Mediacom043: i giovani in Italia sono ormai diventati merce rara

Negli ultimi 10 anni, dal 2009 al 2019, il ‘buco generazionale’ nella fascia di età 25-40 anni, ritenuta dagli studiosi cruciale per la crescita e lo sviluppo socio-economico, in Italia è diventata una voragine. La situazione allarmante pone una seria ipoteca sul futuro economico e sociale del Paese.

E’ quanto si evince dall’ultimo Rapporto Mediacom043 – agenzia che si occupa di sistematizzare i dati Istat relativi all’andamento demografico in Italia, nelle regioni e nelle circoscrizioni territoriali.

Nell’ultimo decennio, infatti, la fascia d’età 25-40 è passata in Italia da 13.721.982 persone a 11.102.995 (-2.618.987), con calo del 19,1%. In altre parole, è sparito un quinto dei giovani tra 25 e 40 anni. E il peso di questa fascia di età cruciale sul totale della popolazione è sceso, nell’ultimo decennio dal 22,9% al 18,4%. Numeri ancora più pesanti se si guarda all’ultimo ventennio o quasi, dal 2002 (primo anno per cui sono reperibili i dati Istat su questa fascia di età) al 2019. Il crollo è stato del 22,2%, con la perdita di 3.177.016 persone e con la quota sull’intera popolazione sceso dal 25,1% al 18,4%.

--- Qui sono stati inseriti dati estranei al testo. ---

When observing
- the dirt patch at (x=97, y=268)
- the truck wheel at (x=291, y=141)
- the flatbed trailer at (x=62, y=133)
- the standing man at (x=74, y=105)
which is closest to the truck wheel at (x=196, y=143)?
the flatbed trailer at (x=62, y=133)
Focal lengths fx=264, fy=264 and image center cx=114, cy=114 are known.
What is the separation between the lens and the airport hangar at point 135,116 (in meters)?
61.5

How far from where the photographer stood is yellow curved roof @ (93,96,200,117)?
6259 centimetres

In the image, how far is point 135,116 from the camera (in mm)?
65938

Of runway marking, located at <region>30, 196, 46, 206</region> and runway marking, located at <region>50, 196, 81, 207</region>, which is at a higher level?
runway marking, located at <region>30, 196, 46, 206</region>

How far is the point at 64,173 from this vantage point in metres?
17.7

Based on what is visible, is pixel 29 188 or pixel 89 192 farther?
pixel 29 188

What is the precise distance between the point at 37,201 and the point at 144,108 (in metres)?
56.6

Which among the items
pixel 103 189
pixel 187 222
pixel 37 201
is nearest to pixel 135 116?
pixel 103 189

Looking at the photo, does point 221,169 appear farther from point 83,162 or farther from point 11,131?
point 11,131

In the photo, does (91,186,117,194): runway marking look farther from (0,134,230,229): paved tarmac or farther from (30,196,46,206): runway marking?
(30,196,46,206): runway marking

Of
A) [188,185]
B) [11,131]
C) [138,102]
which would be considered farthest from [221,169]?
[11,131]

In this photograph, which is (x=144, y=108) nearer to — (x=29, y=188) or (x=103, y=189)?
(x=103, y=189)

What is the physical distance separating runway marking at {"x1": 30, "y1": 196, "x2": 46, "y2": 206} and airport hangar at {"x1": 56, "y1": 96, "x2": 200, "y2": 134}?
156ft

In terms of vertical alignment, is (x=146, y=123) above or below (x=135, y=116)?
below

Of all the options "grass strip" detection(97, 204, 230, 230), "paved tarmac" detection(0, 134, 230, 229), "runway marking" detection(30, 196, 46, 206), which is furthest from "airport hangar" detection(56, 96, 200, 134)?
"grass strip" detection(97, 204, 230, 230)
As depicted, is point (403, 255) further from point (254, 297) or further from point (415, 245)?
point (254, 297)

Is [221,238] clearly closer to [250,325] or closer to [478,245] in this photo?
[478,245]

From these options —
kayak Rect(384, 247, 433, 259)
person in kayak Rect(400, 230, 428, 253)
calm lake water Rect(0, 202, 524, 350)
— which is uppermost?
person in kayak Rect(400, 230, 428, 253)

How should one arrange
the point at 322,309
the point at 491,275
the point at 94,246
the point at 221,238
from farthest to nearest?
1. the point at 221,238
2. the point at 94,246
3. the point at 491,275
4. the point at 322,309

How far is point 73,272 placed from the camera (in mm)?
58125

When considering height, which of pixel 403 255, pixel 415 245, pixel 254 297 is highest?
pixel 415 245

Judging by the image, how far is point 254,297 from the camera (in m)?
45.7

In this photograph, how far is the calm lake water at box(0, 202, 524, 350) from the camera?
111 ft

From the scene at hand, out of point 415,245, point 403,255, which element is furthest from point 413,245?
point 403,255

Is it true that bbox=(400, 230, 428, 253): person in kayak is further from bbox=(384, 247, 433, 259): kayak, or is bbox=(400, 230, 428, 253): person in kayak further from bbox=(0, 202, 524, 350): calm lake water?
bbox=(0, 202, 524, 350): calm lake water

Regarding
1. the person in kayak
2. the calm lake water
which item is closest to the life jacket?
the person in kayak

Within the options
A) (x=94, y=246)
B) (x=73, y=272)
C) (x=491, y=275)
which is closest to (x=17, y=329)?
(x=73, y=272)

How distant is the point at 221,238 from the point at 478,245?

Nella letteratura demografica ed economica – si legge nel Rapporto – quando la quota dei 25-40 anni scende sotto il 20% l’impatto sul futuro sociale ed economico di un Paese si fa molto forte. Il 20% è insomma una soglia considerata ‘critica’. Tra i motivi di tale situazione, gli effetti del calo delle nascite (le coorti in entrata nella fascia 25-40 sono sempre meno rispetto a coloro che ne escono), del tasso di emigrazione all’estero e/o, nel caso delle regioni, anche dal tasso di emigrazione verso altre regioni, che colpisce particolarmente questa fascia d’età.

La Fondazione Moressa calcola che questa fuga dei giovani, nel decennio, sia costata all’Italia circa 16 miliardi di euro, pari all’1% del Pil (prodotto interno lordo). Ciò vale per il saldo (ossia i giovani 18-39 anni emigrati meno quello rientrati), mentre se si prendono solo gli emigrati senza considerare i rientri il costo pagato dall’Italia è di circa 23,55 miliardi di euro, ossia l’1,47% del Pil.

È il nord a registrare il calo maggiore dei giovani tra 25-40 anni. Dal 2009 al 2019 il Nord-Est accusa un -22,4%, che diventa -25,1% nel periodo 2002-2019. Il Nord-Ovest marca -21,4% (-25,1% dal 2002). Il Centro segna -18,6% nel decennio (-19,7% dal 2002), il Sud continentale -15,5 (-19,7% dal 2002) e le Isole -16,2% (-20,3%dal 2002). In altre parole, al Nord in meno di un ventennio è sparito un quarto dei giovani tra 25 e 40 anni, un quinto nel Centro e nel Sud continentale, oltre un quinto nelle Isole.

Solo Campania e Calabria hanno una quota della fascia d’età 25-40 anni sopra il 20% della popolazione totale. Drammatica la situazione di Liguria e Friuli Venezia Giulia. Ben 9 regioni su 20 sono finite sotto quota 18%. ‘Vecchia’ anche la Lombardia.